◆ Listing ◆
______
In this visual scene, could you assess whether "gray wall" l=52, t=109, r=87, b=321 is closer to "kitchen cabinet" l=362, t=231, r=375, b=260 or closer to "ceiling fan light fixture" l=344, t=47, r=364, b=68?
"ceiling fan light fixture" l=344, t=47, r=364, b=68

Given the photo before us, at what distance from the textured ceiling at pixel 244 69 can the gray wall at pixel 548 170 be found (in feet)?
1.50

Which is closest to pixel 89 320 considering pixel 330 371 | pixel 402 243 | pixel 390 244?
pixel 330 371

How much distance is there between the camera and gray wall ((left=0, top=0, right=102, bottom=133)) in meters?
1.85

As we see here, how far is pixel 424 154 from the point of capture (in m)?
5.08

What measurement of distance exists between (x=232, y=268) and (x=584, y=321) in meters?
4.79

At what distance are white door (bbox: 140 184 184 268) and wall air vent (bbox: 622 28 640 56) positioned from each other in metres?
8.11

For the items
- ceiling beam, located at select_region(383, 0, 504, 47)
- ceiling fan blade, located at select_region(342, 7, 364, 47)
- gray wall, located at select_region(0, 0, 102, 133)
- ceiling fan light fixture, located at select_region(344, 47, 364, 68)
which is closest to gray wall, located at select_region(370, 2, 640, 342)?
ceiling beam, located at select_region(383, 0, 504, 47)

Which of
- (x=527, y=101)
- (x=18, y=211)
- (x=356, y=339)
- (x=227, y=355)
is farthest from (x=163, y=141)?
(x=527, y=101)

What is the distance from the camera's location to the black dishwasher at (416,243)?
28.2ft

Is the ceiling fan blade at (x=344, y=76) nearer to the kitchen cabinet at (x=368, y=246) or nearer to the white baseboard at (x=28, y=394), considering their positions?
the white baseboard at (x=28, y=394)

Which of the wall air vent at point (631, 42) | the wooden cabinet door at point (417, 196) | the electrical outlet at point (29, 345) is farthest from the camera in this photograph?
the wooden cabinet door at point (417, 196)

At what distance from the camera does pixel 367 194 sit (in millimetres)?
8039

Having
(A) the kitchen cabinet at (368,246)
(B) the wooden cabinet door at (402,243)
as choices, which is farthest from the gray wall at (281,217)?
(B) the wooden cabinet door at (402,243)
______
◆ Problem ◆
Copy out all of the data above word for word, keeping every line unchanged.

◆ Result for this task ◆
In this visual scene, could you assess whether "gray wall" l=52, t=109, r=87, b=321 is closer to "kitchen cabinet" l=362, t=231, r=375, b=260 or closer to "ceiling fan light fixture" l=344, t=47, r=364, b=68?
"ceiling fan light fixture" l=344, t=47, r=364, b=68

Given the photo before us, at what distance from the textured ceiling at pixel 244 69 can the gray wall at pixel 548 170 be found (in feet)?
1.50

Which is closest to pixel 89 320 considering pixel 330 371 | pixel 402 243 | pixel 390 244?
pixel 330 371

How much distance is there between the camera and gray wall ((left=0, top=0, right=102, bottom=133)) in meters?
1.85

As we see here, how far is pixel 424 154 from the point of capture (in m)?
5.08

What measurement of distance exists between (x=232, y=268) and (x=584, y=321) in meters?
4.79

At what distance are white door (bbox: 140 184 184 268) and wall air vent (bbox: 622 28 640 56) positioned from each other in metres?
8.11

For the items
- ceiling beam, located at select_region(383, 0, 504, 47)
- ceiling fan blade, located at select_region(342, 7, 364, 47)
- gray wall, located at select_region(0, 0, 102, 133)
- ceiling fan light fixture, located at select_region(344, 47, 364, 68)
which is closest to gray wall, located at select_region(370, 2, 640, 342)?
ceiling beam, located at select_region(383, 0, 504, 47)

Which of
- (x=527, y=101)
- (x=18, y=211)
- (x=356, y=339)
- (x=227, y=355)
is farthest from (x=163, y=141)?
(x=527, y=101)

What is the distance from the camera's location to the black dishwasher at (416,243)?
28.2ft

Is the ceiling fan blade at (x=344, y=76) nearer to the kitchen cabinet at (x=368, y=246) or nearer to the white baseboard at (x=28, y=394), considering their positions?
the white baseboard at (x=28, y=394)

Which of the wall air vent at point (631, 42) | the wooden cabinet door at point (417, 196) | the electrical outlet at point (29, 345) is farthest from the camera in this photograph?
the wooden cabinet door at point (417, 196)

At what distance from the camera does pixel 367 194 sit (in millimetres)?
8039

Having
(A) the kitchen cabinet at (368,246)
(B) the wooden cabinet door at (402,243)
as choices, which is farthest from the gray wall at (281,217)?
(B) the wooden cabinet door at (402,243)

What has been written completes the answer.